Occupations in the field of human services are considered to be high stress occupations dealing with diverse social as well as individual problems. OS is a major occupational health problem for health care professionals especially nurses. Nurses provide care for three (3) types of clients: individuals, families and communities. This involves, promoting health and wellness, preventing illness, restoring health and caring for the dying. Nizamd et al (2006) stated that caring for individuals, families, groups, population or entire communities with multiple, complex and distressing problems can be overwhelming for even the most experienced practitioner. Nurses encounter complex and stressful conditions due to special demands of their profession which enhances their vulnerability to occupational stress (OS). Stress among nurses is an endemic problem and nursing is known to be stressful through out the world (Onasoga, Ogbebor and Ojo, 2013). Nad (2009), stated that nursing is emotionally, physically and psychologically demanding. Many nursing tasks are by normal standards distasteful and disgusting, others are often degrading while some are simply frightening.

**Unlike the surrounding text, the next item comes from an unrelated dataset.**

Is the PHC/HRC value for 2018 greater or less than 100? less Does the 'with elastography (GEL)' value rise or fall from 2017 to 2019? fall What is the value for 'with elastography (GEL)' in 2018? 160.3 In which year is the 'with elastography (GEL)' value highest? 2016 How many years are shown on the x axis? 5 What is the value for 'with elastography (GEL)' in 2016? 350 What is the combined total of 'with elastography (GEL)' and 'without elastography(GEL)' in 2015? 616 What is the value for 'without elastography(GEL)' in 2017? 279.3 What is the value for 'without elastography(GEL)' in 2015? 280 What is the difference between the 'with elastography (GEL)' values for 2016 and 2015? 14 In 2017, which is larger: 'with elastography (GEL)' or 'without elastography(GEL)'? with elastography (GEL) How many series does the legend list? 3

Most studies on occupational stress management have viewed it as a response to a stressor. Occupational stress management strategies refer to measures initiated by an individual or organization that aim at reducing the presence of work related stressor or assisting individuals to minimize negative outcomes of exposure to these stressors. It could be referred to as physical and psychological resources used to counter the effects of occupational stress or to cope with the stress. In the present study, coping is synonymous to occupational stress management. Coping has been considered as a very crucial element in the stress literature as individuals under stress can use various coping strategies to buffer, minimize or tolerate the effects of the stressor (Lin, 2007). It could also be seen as effort, whether cognition or action that people use to cope with environmental stressors. Such efforts could be problem focused or emotion focused strategies. The strategies include; confrontive coping, distancing, self-controlling, seeking social support ,accepting responsibility, escape-avoidance, planful–problem solving and positive reappraisal (Lambert and Lambert,2008).Problem focused strategies are highly action focused and involve altering or managing the problem that is causing the stress while emotion focused strategies refer to those strategies that help the individual reduce the negative emotional response associated with stress such as embarrassment, fear, anxiety to mention a few. Studies have shown evidence that use of coping strategies can have beneficial effect on both the employer and the employees, enhancing work satisfaction, reducing rate of absenteeism and turn over and also workplace related tension (Lin, 2007; Lambert & Lambert,2008).